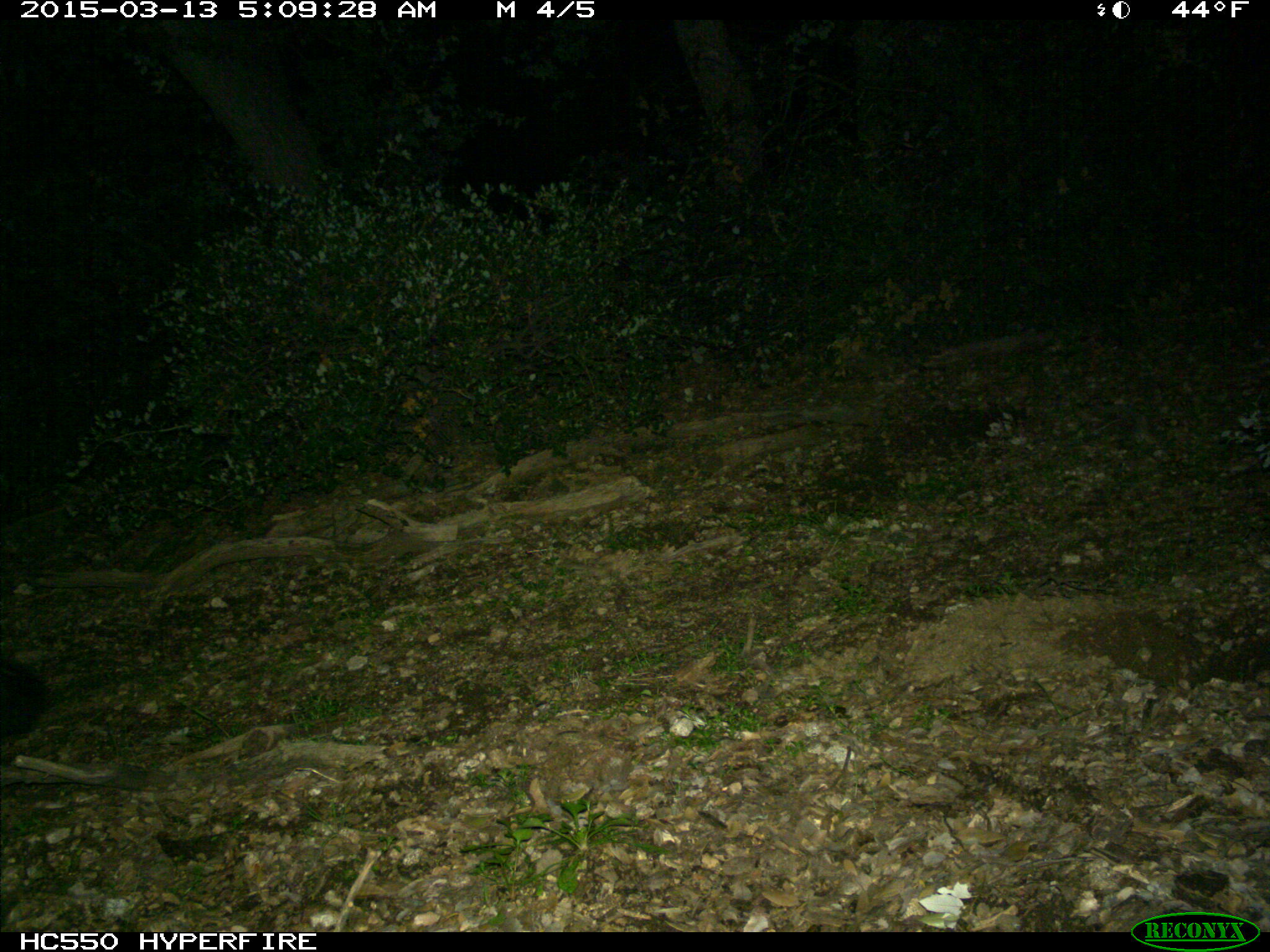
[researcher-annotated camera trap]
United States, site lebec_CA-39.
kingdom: Animalia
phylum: Chordata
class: Mammalia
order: Carnivora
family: Mephitidae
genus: Mephitis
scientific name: Mephitis mephitis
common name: striped skunk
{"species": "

____

## [Activity]
The required output is the listing above reproduced exactly, pictures removed.

## [Solution]
[researcher-annotated camera trap]
United States, site lebec_CA-39.
kingdom: Animalia
phylum: Chordata
class: Mammalia
order: Carnivora
family: Mephitidae
genus: Mephitis
scientific name: Mephitis mephitis
common name: striped skunk
{"species": "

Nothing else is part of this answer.